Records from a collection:
========

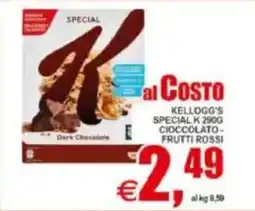 Pewex Kellogg's special k cioccolato, frutti rossi offerta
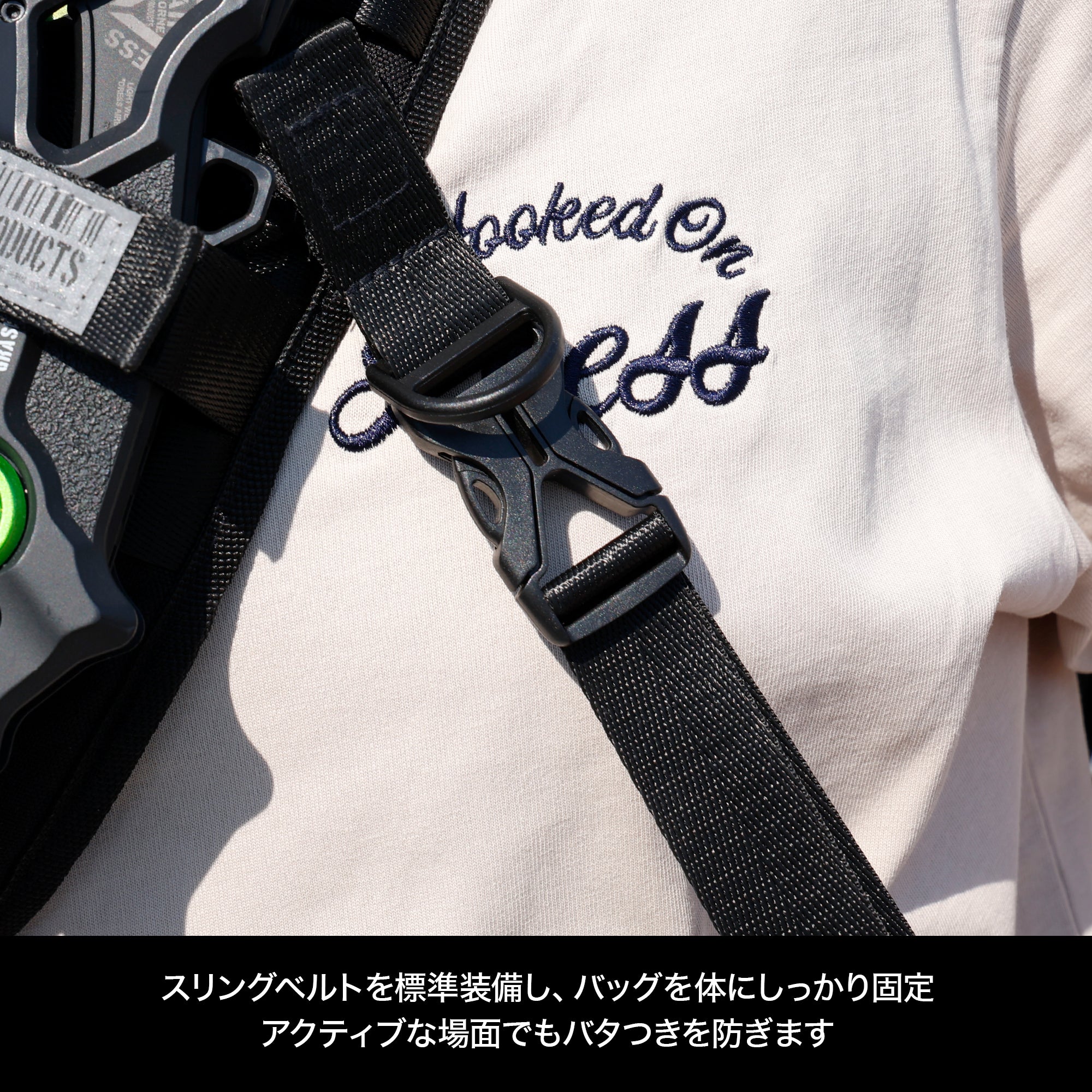DRESS フィッシングアサルトバッグ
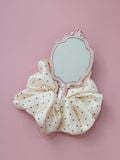  DOT & SILK SCRUNCHIES 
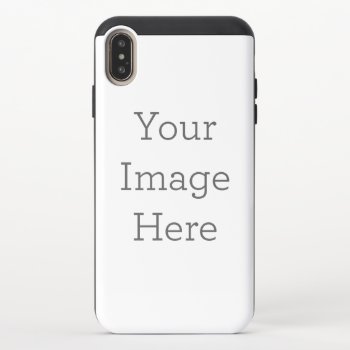 Create Your Own Iphone Xs Max Slider Case by zazzle_templates at Zazzle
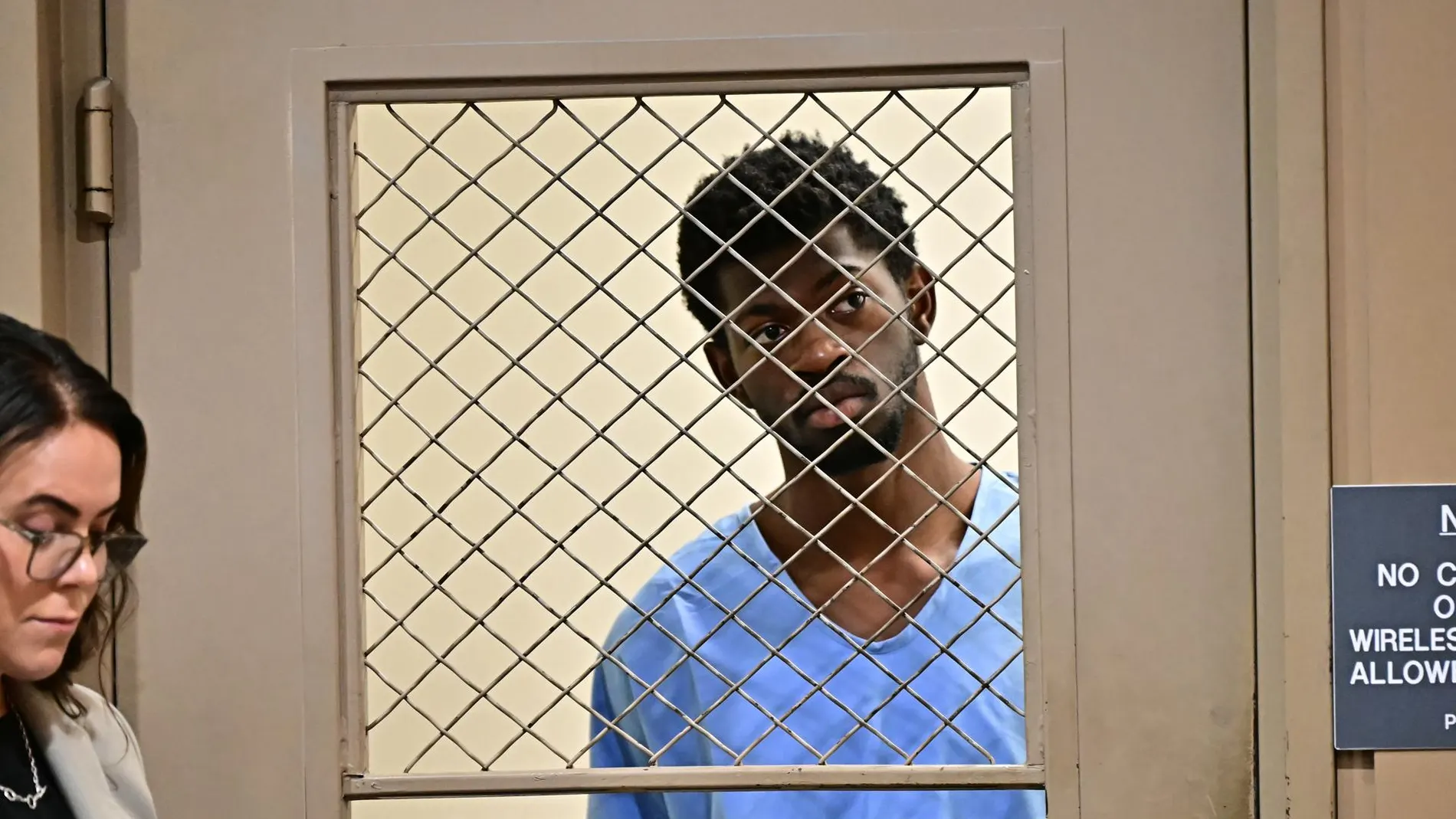 El rapero Lil Nas X, en el Tribunal Superior del Condado de Los Angeles. El rapero Lil Nas X, en el Tribunal Superior del Condado de Los Angeles.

========

JOB ITEM: Copy the lines of the data word for word, dropping the pictures and keeping only the text.

SOLUTION TO THE EXERCISE:
 Pewex Kellogg's special k cioccolato, frutti rossi offerta
DRESS フィッシングアサルトバッグ
  DOT & SILK SCRUNCHIES 
 Create Your Own Iphone Xs Max Slider Case by zazzle_templates at Zazzle
 El rapero Lil Nas X, en el Tribunal Superior del Condado de Los Angeles. El rapero Lil Nas X, en el Tribunal Superior del Condado de Los Angeles.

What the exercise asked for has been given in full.